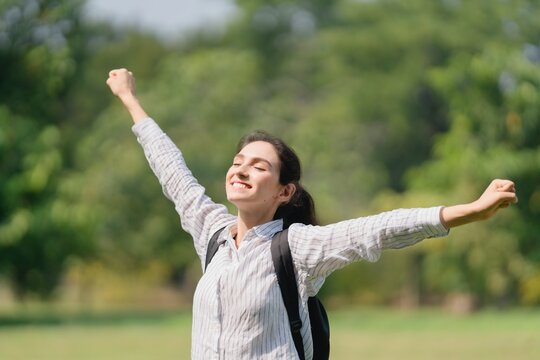 Woman standing outdoors with arms wide open, ecstatic joy, personal freedom, and embracing success and the future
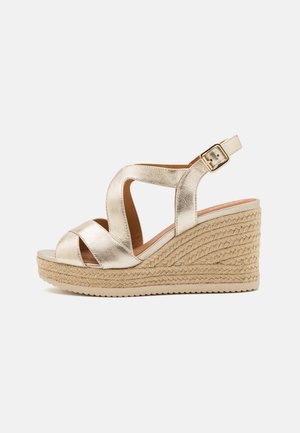 Złote metaliczne sandały na koturnie z krzyżującymi się paskami, odkryty czubek i regulowany pasek na kostce. Jutowy splot na pięcie.
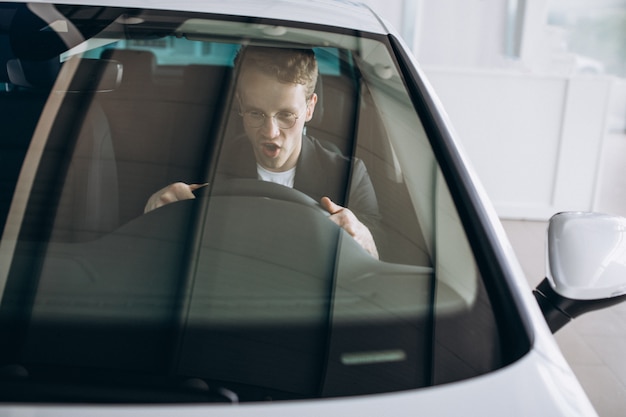 Gut aussehender mann, der in einem auto sitzt Kostenlose Fotos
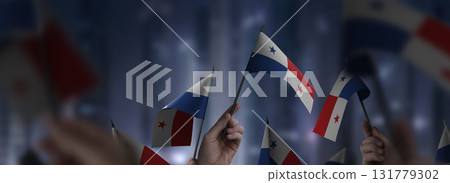 Panama flags in their hands on a blurred urban background Panama flags in their hands on a blurred urban background 131779302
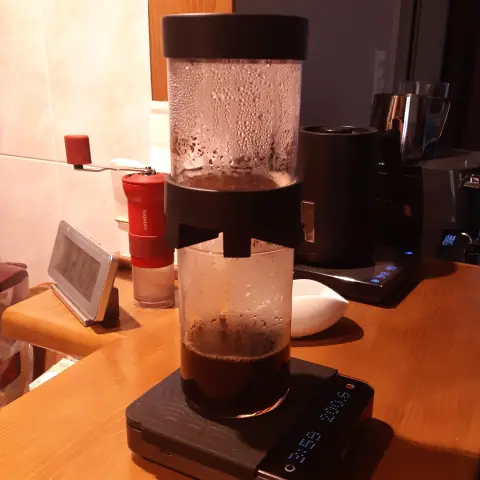 The image shows a coffee brewing device set on top of a glass, which is resting on digital scales. The brewing device has a transparent upper chamber filled with coffee grounds, and a glass partially filled with brewed coffee. The scales display a digital readout, showing the weight and time. In the background, there are various kitchen items like a red manual coffee grinder and a goose-neck kettle.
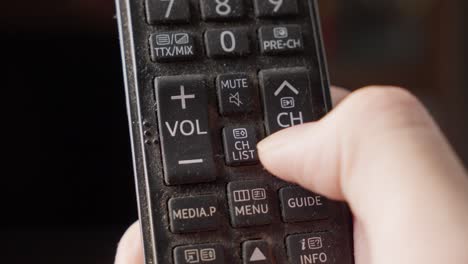 person pressing remote control television volume button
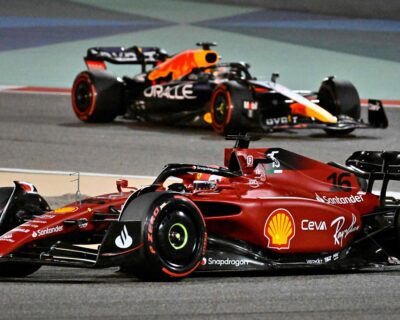 Two Formula 1 cars race closely on a track, one from team Ferrari and another from team Red Bull, showcasing high-speed competition typical of events like the Canadian Grand Prix.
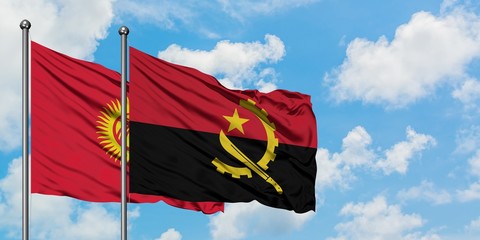 Kyrgyzstan and Angola flag waving in the wind against white cloudy blue sky together. Diplomacy...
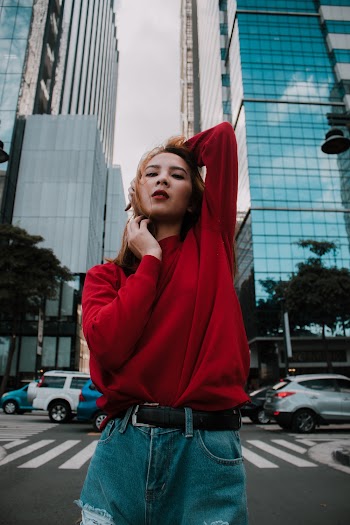 Woman Wearing Red Long-sleeved Shirt and Blue Denim Short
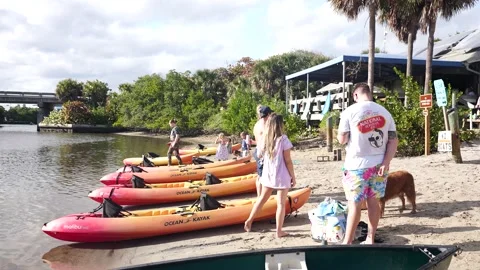 People Loading on Canoe Boat from Beach Shore Stock-Footage 158345934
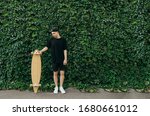 Young man in dark clothing and a cap stands on the background of an ivy wall, holding a longboard in his hand. Guy with a longboard poses on a background of green wall with ivy.Background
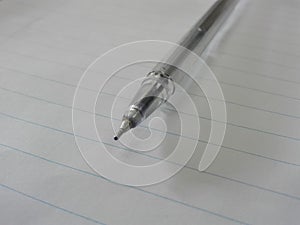 Pen with pure white paper with single rules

Work instruction ▸ Using the data above, transcribe exactly the lines between those containing "Two Formula 1" and "People Loading on", inclusive, and leave every picture behind.

Answer for the task ▸
 Two Formula 1 cars race closely on a track, one from team Ferrari and another from team Red Bull, showcasing high-speed competition typical of events like the Canadian Grand Prix.
 Kyrgyzstan and Angola flag waving in the wind against white cloudy blue sky together. Diplomacy...
 Woman Wearing Red Long-sleeved Shirt and Blue Denim Short
 People Loading on Canoe Boat from Beach Shore Stock-Footage 158345934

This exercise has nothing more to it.